Dans une tribune publiée dans les pages du Monde, l’ancien ministre de la Transition écologique a jugé l’accord entre l’UE et le Mercosur « incohérent » avec les ambitions climatiques européennes. Et n’a pas manqué de fustiger la coopération avec le Brésil de Jair Bolsonaro, qui « saccage la forêt amazonienne » et participe par-là aux « exactions […] contre les Indiens d’Amazonie« . Pour RFI, malgré des « compromis« , l’accord est de fait une « victoire » pour le gouvernement d’extrême droite brésilien, qui se voit ainsi légitimé.

Des agriculteurs en colère

« La pression monte« , note ainsi La Croix, qui cite Christiane Lambert, présidente de la Fédération nationale des syndicats d’exploitants agricoles (FNSEA). Opposée à l’accord, elle parle « d’un coup dur pour l’agriculture« , et d’une « tromperie » pour les consommateurs.

Même son de cloche du côté du premier syndicat agricole allemand, Deutscher Bauernverband et de la Copa Cogeca, « l’organisation professionnelle des agriculteurs de l’UE » [La Croix].  L’accord pourrait fragiliser « un peu plus » les éleveurs, « déjà très touchés par la guerre des prix dans la distribution en France« , décrypte L’Express.

Sur LCI, la porte-parole du gouvernement français, Sibeth Ndiaye, a de son côté rappelé les « exigences environnementales et sanitaires » de la France, rapporte Le Figaro. Emmanuel Macron s’est quant à lui déclaré « vigilant« . « La semaine passée, le président français et ses homologues irlandais, polonais et belge ont en effet exprimé à la Commission leur ‘profonde préoccupation’ sur les conséquences de cet accord sur leur agriculture« , pointe Libération.

Contexte troublé

De fait, la ratification du traité pourrait donc s’avérer difficile. « Le compromis négocié par la Commission doit maintenant être approuvé par les 28 Etats membres.
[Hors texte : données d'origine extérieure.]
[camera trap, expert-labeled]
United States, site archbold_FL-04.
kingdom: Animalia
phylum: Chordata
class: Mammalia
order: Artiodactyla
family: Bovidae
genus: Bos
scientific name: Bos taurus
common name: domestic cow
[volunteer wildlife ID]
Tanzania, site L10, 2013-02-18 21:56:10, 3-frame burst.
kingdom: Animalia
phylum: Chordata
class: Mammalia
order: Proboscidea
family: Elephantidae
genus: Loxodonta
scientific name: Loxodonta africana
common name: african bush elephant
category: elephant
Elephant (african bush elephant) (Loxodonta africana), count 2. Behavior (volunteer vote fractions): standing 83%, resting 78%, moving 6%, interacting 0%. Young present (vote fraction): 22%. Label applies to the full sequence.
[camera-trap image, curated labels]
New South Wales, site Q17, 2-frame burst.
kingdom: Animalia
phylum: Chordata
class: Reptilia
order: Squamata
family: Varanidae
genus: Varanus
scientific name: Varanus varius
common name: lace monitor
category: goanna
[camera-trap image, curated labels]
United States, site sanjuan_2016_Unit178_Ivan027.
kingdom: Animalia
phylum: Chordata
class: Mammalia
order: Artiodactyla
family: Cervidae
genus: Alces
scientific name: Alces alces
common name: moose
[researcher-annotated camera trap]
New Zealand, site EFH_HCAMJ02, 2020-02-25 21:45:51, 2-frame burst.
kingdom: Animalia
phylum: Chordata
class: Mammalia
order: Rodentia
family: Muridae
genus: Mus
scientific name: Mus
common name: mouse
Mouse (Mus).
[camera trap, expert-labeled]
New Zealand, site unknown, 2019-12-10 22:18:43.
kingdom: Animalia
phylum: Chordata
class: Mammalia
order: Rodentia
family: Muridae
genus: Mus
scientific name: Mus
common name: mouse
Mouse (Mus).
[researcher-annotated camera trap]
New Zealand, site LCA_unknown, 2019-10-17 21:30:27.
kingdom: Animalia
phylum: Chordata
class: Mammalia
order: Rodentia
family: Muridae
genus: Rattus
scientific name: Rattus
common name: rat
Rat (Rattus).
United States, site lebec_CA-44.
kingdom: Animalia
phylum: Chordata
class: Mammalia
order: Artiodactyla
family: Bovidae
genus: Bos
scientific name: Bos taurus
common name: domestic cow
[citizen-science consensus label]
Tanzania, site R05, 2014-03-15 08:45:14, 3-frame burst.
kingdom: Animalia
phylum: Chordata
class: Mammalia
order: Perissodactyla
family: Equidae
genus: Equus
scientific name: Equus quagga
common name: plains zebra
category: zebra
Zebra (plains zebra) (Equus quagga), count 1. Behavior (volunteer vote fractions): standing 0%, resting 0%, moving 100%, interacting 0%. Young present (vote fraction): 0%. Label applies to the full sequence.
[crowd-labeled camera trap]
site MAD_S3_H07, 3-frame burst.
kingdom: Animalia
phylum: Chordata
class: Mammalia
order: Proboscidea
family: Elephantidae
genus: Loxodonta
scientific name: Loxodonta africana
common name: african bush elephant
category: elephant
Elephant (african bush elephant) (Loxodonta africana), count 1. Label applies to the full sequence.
Si tel est le cas, le texte devra alors être validé par un vote en plénière du Parlement européen« , rappelle Libération. Un processus « qui promet d’être compliqué dans le contexte actuel« , prévoit La Croix. Par ailleurs, si la gauche populiste remportait les élections présidentielles en Argentine en octobre, le pays pourrait aussi décider de sortir de l’accord, analyse le Financial Times.

Citée par le Financial Times, Cecilia Malmström, commissaire européenne au Commerce, voit au contraire dans cette signature un message positif envoyé dans un contexte troublé et « la preuve que le commerce international résiste malgré les tensions commerciales entre les Etats-Unis et la Chine« .

En outre, l’accord avec le Mercosur intervient alors que le Parlement français est appelé à ratifier le traité de libre-échange avec le Canada (CETA) le 17 juillet prochain. Tandis que l’accord sur le climat « a minima« , difficilement arraché lors du G20 à Osaka des 28 et 29 juin, n’a pas satisfait les observateurs [Huffington Post].